= Edgington v Fitzmaurice =

Edgington v Fitzmaurice (1885) 29 Ch D 459 is an English contract law case, concerning misrepresentation. It holds that a statement of present intentions can count as an actionable misrepresentation and that a misrepresentation need not be the sole cause of entering a contract so long as it is an influence.

==Facts==
Company directors sent shareholders a prospectus inviting subscriptions for debenture bonds. It said money would go to alter their buildings, buy horses, vans and expand into supplying fish. Really though, the purpose was to pay off liabilities, because the company was in trouble. Mistakenly believing he would get a first charge on company property, Mr Edgington bought bonds. If he was aware that he wouldn't get a charge, he wouldn't have done so. Mr Edgington sought to recover money for deceit.

==Judgment==
The Court of Appeal upheld Denman J at first instance, saying that the directors were liable for deceit. Cotton LJ held that the statement of purpose was a fraudulent misrepresentation and Mr Edgington had relied on that despite his admission of mistake over charges. He said,

It is true that if he had not supposed he would have a charge he would not have taken the debentures; but if he also relied on the misstatement in the prospectus, his loss nonetheless resulted from that misstatement. It is not necessary to show that the misstatement was the sole cause of his acting as he did.

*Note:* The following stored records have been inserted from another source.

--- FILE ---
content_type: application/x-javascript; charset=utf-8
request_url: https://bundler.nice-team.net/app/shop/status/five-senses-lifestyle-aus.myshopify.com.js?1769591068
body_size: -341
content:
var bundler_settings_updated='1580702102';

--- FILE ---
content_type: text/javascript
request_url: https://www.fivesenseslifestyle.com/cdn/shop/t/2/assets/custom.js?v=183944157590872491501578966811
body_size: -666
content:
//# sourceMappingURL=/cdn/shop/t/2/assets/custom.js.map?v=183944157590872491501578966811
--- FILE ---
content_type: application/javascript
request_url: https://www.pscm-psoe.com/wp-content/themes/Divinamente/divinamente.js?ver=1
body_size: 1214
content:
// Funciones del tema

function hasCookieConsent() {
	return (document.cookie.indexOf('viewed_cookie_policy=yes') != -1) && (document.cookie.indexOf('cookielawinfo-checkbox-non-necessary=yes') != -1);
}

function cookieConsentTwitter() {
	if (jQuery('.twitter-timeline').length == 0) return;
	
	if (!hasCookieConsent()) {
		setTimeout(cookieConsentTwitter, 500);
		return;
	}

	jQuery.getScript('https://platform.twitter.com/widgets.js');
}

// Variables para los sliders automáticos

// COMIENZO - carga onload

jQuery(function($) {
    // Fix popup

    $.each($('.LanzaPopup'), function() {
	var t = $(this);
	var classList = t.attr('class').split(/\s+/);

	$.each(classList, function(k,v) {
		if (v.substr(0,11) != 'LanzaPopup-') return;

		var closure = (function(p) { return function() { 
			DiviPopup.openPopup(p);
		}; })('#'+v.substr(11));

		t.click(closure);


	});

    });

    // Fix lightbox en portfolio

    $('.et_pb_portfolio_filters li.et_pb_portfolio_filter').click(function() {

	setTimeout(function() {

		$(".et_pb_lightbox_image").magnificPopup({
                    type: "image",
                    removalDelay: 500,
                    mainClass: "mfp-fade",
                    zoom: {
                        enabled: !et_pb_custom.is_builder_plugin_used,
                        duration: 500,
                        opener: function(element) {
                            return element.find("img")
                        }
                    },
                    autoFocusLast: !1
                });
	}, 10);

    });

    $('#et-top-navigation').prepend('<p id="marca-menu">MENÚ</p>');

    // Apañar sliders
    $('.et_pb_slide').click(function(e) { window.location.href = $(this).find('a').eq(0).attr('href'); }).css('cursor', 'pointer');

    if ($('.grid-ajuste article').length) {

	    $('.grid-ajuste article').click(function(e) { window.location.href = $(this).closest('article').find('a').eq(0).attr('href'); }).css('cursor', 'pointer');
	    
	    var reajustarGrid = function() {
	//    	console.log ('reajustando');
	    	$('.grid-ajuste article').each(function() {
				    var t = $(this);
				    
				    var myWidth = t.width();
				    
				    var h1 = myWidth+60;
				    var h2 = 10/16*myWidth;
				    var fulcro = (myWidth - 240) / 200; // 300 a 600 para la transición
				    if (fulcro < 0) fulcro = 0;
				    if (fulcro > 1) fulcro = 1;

If he acted on that misstatement, though he was also influenced by an erroneous supposition, the defendants will still be liable...

It was a statement of intention, but it is nevertheless a statement of fact, and if it could not be fairly said that the objects of the issue of the debentures were those which were stated in the prospectus the Defendants were stating a fact which was not true...

To fulfil the requirement that Mr Edgington relied on the statement, it is not necessary to show the misstatement was the sole cause of acting, so long as there was an influence.

Bowen LJ said ‘the state of a man’s mind is as much a fact as the state of his digestion... A misrepresentation as to the state of a man’s mind is, therefore, a misstatement of fact... such misstatement was material if it was actively present to his mind when he decided to advance his money.’

Fry LJ said the ‘inquiry is whether this statement materially affected the conduct of the Plaintiff in advancing his money.’ He pointed out the ‘prospectus was intended to influence the mind of the reader.’